__Prompt__:
Look in the material below for the line with "Cautelar Inominada - 0066824-68.2010.8.16.0001" and the line with "Woman from Juhoansi", then set down exactly those two lines and all lines between, nothing more.

__Exercise materials__:
————
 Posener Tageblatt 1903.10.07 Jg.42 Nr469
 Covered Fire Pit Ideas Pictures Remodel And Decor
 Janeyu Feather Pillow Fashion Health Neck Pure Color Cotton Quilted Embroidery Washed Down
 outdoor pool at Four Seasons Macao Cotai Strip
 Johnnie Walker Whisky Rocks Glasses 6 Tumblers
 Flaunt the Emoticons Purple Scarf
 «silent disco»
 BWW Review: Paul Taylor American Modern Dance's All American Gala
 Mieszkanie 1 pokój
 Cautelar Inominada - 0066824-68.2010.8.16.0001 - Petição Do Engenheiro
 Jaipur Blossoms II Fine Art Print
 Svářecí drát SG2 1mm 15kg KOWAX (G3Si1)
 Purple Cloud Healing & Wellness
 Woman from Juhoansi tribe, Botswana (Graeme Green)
————
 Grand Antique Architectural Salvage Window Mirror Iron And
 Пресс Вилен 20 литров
————
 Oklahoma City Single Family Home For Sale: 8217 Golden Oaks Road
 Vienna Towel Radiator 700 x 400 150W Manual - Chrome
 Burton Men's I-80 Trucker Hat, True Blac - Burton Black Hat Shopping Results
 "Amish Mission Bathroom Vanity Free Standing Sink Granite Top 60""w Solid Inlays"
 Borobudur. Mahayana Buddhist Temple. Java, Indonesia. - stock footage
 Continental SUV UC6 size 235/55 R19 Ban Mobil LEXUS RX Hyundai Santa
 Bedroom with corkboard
————
__Result for this task__:
 Cautelar Inominada - 0066824-68.2010.8.16.0001 - Petição Do Engenheiro
 Jaipur Blossoms II Fine Art Print
 Svářecí drát SG2 1mm 15kg KOWAX (G3Si1)
 Purple Cloud Healing & Wellness
 Woman from Juhoansi tribe, Botswana (Graeme Green)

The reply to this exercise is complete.